The Mac Observer publishes Mac, iPhone, and Apple related news, reviews, tips, and podcasts. The site was launched on December 29, 1998, by Dave Hamilton and Bryan Chaffin. The site has evolved from just providing news and reviews to now hosting popular podcasts, columns, and more.

==Macintosh User Groups==
Macintosh User Groups (MUGs) are groups of Macintosh users, that started after the 1985 creation of the Apple User Group Connection (AUGC).

==France==
Former Macintosh division lead Jean-Louis Gassée, a Frenchman, was an advocate in France for personal computing, and contributed to Apple's "remarkable" success in that country.

Until 2007, the Apple Expo trade show was held yearly in Paris, and attended by Apple to hold several keynotes.

French Apple news sites include Mac4Ever, MacBidouille, MacGeneration, and MacPlus.

In 1996, Macworld bought Golden magazine, and renamed it Macworld France. Two years later, it was renamed Univers Macworld after merging with the Univers Mac magazine; in 2003, the French version of the magazine changed its name to Macworld. Bernard Le Du, a French Macworld journalist, later started his own magazine, Vous et votre Mac. Àvosmac is another notable French magazine, which went online-only in 2017.

==Apple evangelists==

We worked with at least two or three of the Apple evangelists along the way, and that was a very different experience for us. We hadn’t realized that technology could be a secular religion ... Believe me, if you haven't contacted the Mac zealots, you haven't lived. It's literally a secular religion, and they are deadly serious. They've forgotten it’s a computer program somewhere along the line.
— Dave Fulton of Fox Software, 1988

An Apple evangelist is a technology evangelist for Apple products. The term "software evangelist" was coined by Mike Murray of the Macintosh division. Apple's first evangelist was Mike Boich, a member of the original Macintosh development team. Alain Rossmann succeeded him. Their job was to promote Apple products, primarily by working with third-party developers. Boich and Rossmann later cofounded Radius.

• EXCERPTED RECORDS
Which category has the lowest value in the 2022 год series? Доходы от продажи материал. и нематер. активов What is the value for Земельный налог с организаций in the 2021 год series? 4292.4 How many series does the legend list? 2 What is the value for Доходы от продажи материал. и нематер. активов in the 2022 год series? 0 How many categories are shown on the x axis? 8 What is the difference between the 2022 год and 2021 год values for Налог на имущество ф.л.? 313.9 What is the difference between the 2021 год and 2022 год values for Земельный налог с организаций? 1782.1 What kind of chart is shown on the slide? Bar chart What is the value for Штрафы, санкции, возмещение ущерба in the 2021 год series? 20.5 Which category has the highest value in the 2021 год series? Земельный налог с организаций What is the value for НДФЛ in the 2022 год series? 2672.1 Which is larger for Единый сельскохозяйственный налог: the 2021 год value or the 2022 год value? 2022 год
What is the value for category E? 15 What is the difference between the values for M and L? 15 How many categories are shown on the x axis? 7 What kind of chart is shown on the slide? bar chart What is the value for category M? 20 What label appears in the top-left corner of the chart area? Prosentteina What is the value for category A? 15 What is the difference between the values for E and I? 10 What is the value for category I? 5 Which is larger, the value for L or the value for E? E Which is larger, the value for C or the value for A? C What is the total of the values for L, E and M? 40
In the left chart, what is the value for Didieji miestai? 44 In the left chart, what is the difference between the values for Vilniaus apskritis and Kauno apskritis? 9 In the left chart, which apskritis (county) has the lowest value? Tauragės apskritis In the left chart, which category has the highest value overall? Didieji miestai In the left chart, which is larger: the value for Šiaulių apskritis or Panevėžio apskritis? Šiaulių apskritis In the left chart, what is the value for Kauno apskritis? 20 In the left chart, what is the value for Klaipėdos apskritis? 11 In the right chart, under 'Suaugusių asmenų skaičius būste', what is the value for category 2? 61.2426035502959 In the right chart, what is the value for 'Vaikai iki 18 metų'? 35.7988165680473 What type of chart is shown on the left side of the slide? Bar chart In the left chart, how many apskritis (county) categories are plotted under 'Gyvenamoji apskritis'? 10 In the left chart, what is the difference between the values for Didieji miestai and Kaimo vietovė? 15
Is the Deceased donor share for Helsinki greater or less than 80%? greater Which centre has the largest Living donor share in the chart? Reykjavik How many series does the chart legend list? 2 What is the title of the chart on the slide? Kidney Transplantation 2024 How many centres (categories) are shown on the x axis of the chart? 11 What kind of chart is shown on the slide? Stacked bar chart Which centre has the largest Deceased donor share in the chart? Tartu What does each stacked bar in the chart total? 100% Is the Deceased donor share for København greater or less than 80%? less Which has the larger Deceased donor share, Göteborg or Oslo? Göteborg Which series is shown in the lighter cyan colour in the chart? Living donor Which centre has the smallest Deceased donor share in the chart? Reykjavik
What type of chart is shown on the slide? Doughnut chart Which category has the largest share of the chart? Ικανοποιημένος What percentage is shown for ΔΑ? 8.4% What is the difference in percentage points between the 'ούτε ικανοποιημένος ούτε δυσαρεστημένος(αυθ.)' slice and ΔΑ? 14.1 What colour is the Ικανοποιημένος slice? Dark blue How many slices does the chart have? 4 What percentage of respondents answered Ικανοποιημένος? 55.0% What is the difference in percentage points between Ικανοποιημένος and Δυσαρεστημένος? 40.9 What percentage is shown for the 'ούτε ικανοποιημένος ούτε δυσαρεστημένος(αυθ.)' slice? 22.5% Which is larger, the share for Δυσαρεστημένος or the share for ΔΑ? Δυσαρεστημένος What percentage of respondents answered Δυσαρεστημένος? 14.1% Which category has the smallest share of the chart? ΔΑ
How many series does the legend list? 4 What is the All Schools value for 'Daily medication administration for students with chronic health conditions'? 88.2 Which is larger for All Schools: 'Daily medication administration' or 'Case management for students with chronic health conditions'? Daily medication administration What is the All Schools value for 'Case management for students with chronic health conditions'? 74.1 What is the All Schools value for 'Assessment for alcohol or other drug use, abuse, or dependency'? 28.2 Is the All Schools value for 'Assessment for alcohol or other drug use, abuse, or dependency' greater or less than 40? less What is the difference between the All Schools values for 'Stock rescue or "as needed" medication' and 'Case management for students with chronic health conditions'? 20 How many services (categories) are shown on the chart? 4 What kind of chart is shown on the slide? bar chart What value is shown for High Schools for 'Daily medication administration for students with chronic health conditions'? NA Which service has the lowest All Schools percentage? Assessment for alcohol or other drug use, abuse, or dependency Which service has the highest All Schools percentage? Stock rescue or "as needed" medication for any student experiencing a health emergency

• WHAT YOU WILL DO
(1) In the Apple community passage, who coined the term "software evangelist"?
(2) Reproduce word for word the part of the Apple community passage from "The Mac Observer" up to and including "in that country.".

• ANSWERS TO EACH TASK
(1) Mike Murray of the Macintosh division

(2)
The Mac Observer publishes Mac, iPhone, and Apple related news, reviews, tips, and podcasts. The site was launched on December 29, 1998, by Dave Hamilton and Bryan Chaffin. The site has evolved from just providing news and reviews to now hosting popular podcasts, columns, and more.

==Macintosh User Groups==
Macintosh User Groups (MUGs) are groups of Macintosh users, that started after the 1985 creation of the Apple User Group Connection (AUGC).

==France==
Former Macintosh division lead Jean-Louis Gassée, a Frenchman, was an advocate in France for personal computing, and contributed to Apple's "remarkable" success in that country.